Cecal ligation and puncture (CLP), with and without propofol (25 mg/kg/hr) infusion, after sham or CLP (24 hrs postsurgery).

MEASUREMENTS AND MAIN RESULTS:

Plasma NOx, basal aortic NOx, and cGMP concentrations all increased, whereas acetylcholine-induced endothelium-dependent relaxation (EDR), contractile response, and EDNO all decreased in CLP vs. sham rats (p < .001). Acetylcholine stimulated aortic NOx and cGMP significantly in sham and CLP-propofol (p < .01) but not CLP rats. Thus, propofol ameliorated the CLP-induced increases in plasma NOx, basal aortic NOx, and cGMP. It restored the CLP-induced impairment of EDR, EDNO, and acetylcholine-stimulated aortic NOx and cGMP levels.

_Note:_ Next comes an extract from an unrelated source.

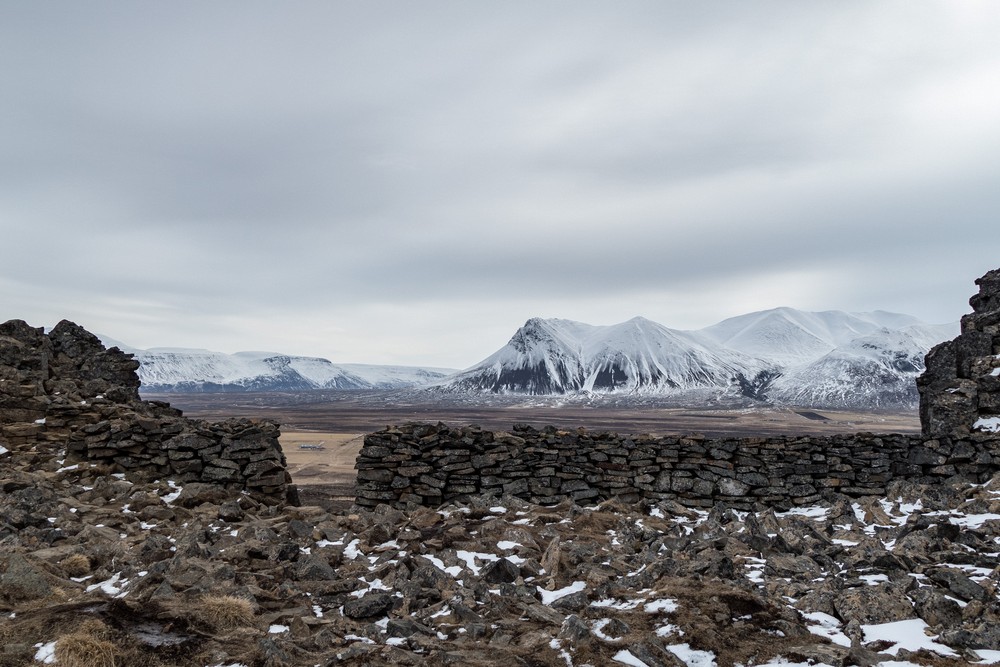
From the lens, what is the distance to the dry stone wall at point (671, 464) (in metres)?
14.0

More O2*- production (measured by lucigenin-enhanced chemiluminescence) was noted in carotid arteries from CLP vs. sham rats (p < .001). Nicotinamide adenine dinucleotide (NADH; 1 mM) stimulated O2*- production in all rings, with significantly more increase in CLP vs. sham (p < .001). Propofol attenuated the excessive increase in O2*- production of CLP rings.

CONCLUSIONS:

Propofol treatment attenuated the overproduction of NO and O2*-, thus restoring the acetylcholine-responsive NO-cGMP pathway in CLP-induced sepsis. It also significantly improved the CLP-impaired EDR and EDNO in a parallel manner. These beneficial effects of propofol could be accounted for by improvement of the disturbed NO/O2*- balance in sepsis.